- _EXTRAIT CHOISI_:
***
Thèse : Elle est énoncée avec d’infinies précautions. Ainsi il ne s’agit que de se « persuader » de quelque chose. La persuasion n’est pas la conviction ferme et assurée car elle ne peut pas s’étayer sur une démonstration contraignante. Elle repose sur une argumentation qui, pour être solide, demeure néanmoins discutable. En témoigne la multiplication des  formules indiquant, non point que Descartes doute de ce qu’il affirme, mais que la certitude en cette matière ne peut pas être fondée sur une évidence. Cf. les expressions : « la principale raison, selon moi », « il est, ce me semble », «  ce qui me semble un fort argument pour prouver que… », « mon opinion, n’est pas si cruelle… »
  
   De fait,  la question de savoir si les animaux ont ou non une raison c’est-à-dire une faculté pensante est délicate. Une telle faculté ne peut être assurée de sa propre existence que par un acte d’intuition intellectuelle, comme l’expérience du cogito l’atteste. Mais il est impossible pour une conscience humaine d’avoir l’intuition d’une autre conscience que la sienne, que celle-ci soit celle d’une autre personne ou d’un animal. Cf. «  Quoique je regarde comme une chose démontrée qu’on ne saurait prouver qu’il y ait des pensées dans les bêtes, je ne crois pas qu’on puisse démontrer que le contraire ne soit pas, parce que l’esprit humain ne peut pénétrer dans leur cœur pour savoir ce qui s’y passe » (Ibid)
   Dès lors, ce n’est que de l’extérieur, en se fondant sur les données de l’observation, qu’on peut être conduit à en inférer ou non l’existence. Il faut donc que quelque chose, dans l’extériorité, puisse apparaître comme le signe, la manifestation d’une intériorité spirituelle. C’est dire qu’il faut interpréter les données empiriques pour se faire une idée sur la question et on comprend qu’il puisse y avoir un conflit des interprétations.
***
- _LIGNES FOURNIES_:
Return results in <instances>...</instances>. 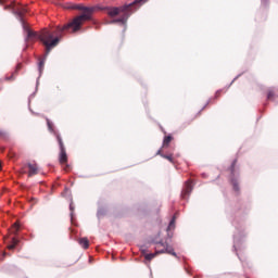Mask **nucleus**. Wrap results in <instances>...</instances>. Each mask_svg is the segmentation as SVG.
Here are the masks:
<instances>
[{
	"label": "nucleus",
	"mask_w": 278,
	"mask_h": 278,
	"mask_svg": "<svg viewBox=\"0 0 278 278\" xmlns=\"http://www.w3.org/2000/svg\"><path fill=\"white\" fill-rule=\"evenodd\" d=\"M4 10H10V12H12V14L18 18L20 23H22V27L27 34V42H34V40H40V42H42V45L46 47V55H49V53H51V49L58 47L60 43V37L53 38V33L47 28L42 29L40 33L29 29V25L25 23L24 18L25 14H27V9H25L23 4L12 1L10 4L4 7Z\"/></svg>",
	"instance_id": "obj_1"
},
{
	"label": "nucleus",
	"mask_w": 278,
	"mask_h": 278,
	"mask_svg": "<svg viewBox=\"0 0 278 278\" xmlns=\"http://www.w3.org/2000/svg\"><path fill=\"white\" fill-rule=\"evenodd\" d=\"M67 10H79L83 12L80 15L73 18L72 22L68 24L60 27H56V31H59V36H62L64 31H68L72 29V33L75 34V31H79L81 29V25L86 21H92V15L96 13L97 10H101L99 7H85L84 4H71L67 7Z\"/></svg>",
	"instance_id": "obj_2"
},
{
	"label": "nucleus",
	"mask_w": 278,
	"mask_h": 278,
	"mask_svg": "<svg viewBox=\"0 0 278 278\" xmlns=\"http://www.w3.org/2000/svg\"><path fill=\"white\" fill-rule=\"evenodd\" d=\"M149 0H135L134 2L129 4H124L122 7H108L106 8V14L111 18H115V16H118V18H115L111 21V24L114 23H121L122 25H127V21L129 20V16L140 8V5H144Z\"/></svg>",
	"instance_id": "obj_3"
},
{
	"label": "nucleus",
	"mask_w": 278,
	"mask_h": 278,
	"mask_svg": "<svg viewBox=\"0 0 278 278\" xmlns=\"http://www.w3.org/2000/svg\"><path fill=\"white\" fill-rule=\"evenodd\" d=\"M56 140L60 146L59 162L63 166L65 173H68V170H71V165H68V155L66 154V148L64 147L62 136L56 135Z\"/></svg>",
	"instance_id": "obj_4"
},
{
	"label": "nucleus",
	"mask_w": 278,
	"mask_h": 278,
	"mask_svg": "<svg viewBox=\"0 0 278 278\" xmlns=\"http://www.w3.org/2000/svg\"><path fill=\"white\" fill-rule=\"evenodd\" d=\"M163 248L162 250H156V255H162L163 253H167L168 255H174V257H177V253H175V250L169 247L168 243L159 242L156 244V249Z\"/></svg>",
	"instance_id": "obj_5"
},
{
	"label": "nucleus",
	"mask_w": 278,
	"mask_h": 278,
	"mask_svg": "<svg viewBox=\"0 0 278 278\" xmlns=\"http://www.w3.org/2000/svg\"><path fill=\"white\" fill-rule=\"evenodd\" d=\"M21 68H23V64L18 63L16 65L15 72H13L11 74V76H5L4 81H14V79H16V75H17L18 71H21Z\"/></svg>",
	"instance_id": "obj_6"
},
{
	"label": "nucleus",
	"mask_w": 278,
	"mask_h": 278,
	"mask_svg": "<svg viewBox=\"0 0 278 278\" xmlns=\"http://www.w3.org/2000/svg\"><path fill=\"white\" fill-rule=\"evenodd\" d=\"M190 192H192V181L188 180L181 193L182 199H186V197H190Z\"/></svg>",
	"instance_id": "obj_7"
***
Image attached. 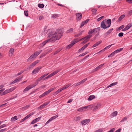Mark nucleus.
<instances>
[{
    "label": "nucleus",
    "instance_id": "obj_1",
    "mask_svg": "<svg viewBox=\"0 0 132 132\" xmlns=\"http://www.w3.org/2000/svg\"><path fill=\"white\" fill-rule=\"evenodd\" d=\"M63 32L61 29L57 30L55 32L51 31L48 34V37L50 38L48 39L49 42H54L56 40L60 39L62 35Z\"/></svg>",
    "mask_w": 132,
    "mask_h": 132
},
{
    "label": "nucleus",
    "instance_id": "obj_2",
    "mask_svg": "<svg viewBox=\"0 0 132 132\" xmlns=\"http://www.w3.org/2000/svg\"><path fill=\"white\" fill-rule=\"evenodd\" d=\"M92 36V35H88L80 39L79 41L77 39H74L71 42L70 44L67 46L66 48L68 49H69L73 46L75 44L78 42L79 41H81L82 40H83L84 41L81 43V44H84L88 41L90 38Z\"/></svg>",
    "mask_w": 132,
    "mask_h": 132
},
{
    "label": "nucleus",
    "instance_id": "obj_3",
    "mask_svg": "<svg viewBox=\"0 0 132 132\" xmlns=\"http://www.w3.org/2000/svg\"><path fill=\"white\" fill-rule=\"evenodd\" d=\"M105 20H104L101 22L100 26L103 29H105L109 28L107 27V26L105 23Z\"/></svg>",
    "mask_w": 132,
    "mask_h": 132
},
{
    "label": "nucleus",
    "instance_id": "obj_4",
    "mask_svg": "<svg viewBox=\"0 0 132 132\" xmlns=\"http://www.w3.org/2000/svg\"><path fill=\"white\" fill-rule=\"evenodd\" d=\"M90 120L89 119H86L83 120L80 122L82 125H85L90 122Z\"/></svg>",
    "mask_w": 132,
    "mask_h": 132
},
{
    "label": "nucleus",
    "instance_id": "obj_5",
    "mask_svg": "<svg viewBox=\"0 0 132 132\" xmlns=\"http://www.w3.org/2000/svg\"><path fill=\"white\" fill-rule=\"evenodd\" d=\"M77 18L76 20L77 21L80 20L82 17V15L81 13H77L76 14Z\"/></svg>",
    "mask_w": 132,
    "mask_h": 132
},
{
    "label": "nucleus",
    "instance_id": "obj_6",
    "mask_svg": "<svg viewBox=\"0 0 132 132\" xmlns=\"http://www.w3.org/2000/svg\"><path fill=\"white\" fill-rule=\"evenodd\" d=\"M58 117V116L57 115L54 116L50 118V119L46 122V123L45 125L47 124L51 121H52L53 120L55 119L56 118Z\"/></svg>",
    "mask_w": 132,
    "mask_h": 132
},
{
***
- _CONSIGNES_:
1. Reproduisez le passage du commentaire sur Descartes et les animaux : partez des mots « Dès lors, ce » et terminez après « conflit des interprétations. ».
2. Poursuivez le commentaire sur Descartes et la pensée des animaux au-delà de sa dernière phrase.

- _RÉSULTATS PAR CONSIGNE_:
1.
Dès lors, ce n’est que de l’extérieur, en se fondant sur les données de l’observation, qu’on peut être conduit à en inférer ou non l’existence. Il faut donc que quelque chose, dans l’extériorité, puisse apparaître comme le signe, la manifestation d’une intériorité spirituelle. C’est dire qu’il faut interpréter les données empiriques pour se faire une idée sur la question et on comprend qu’il puisse y avoir un conflit des interprétations.

2.
   Remarquons que le conflit ne porte pas sur l’idée que la manifestation la plus éloquente de la pensée soit la parole. Nulle difficulté à suivre Descartes lorsqu’il affirme que : « la parole est l’unique signe et la seule marque assurée de la pensée cachée et renfermée dans les corps ». Dès qu’un être parle, on sait que cet être participe de la dimension de l’esprit. Si l’expérience du cogito condamne de manière conséquente au solipsisme, l’expérience du dialogue a tôt fait de nous en sortir. Parler avec l’autre, c’est d’emblée savoir qu’il n’y a pas au monde que des objets, des éléments de la matière, il y a d’autres sujets, des personnes avec lesquelles l’acte de parler engage un rapport spirituel et moral. Et Descartes prend soin de préciser que cela vaut aussi bien pour les sourds et muets qui, à défaut de la voix font usage de gestes que pour les fous dont le discours est incohérent. Ce sont tous des sujets parlants parce que ce sont des sujets pensants. « tous les hommes les plus stupides et les plus insensés, ceux mêmes qui sont privés des organes de la langue et de la parole, se servent de signes, au lieu que les bêtes ne font rien de semblable, ce que l’on peut prendre pour la véritable différence entre l’homme et la bête. » écrit Descartes.
 
   Si tout le monde suit Descartes sur la première affirmation, il n’en est pas de même pour les conséquences qu’il en tire. Il existe de nombreuses personnes pour croire que les animaux ont, comme les hommes une pensée, et qu’il y a sens à parler d’un langage animal. Or c’est précisément ce point que la thèse cartésienne récuse.
 
 Questions : Ainsi est-il légitime de considérer que le chien qui manifeste la joie de revoir son maître avec moult jappements et cabrioles exprime une pensée ? Il fait bien usage de signes, mais il ne s’ensuit pas que tout usage de signes soit langage. N’est-il pas nécessaire de distinguer les signes qui se rapportent à la « seule pensée » de ceux qui se rapportent « à un mouvement naturel » ?
 
 Thèse : C’est à cette discrimination que nous convie l’analyse cartésienne. A bien examiner les faits, il apparaît qu’ : « on n’a point cependant observé qu’aucun animal fût parvenu à ce degré de perfection d’user d’un véritable langage, c’est-à-dire qui nous marquât par la voix, ou d’autres signes, quelque chose qui pût se rapporter plutôt à la seule pensée qu’à un mouvement naturel » ou que « il ne s’est toutefois trouvé aucune bête si parfaite, qu’elle ait usé de quelque signe, pour faire entendre à d’autres animaux quelque chose qui n’eût point de rapport à ses passions ».
 Il semble donc bien que la parole, définie comme expression de la pensée, n’appartienne qu’à l’homme. Les hommes parlent parce qu’ils pensent, en revanche il est permis de considérer que les animaux ne pensent pas parce qu’ils ne parlent pas.
     
   Question : Quels sont les arguments propres à étayer cette thèse ? 
 
   L’animal manque d’une perfection apprend-on. Il n’a pas le pouvoir de « nous marquer par la voix, ou par d’autres signes, quelque chose qui pût se rapporter plutôt à la seule pensée qu’à un mouvement naturel ».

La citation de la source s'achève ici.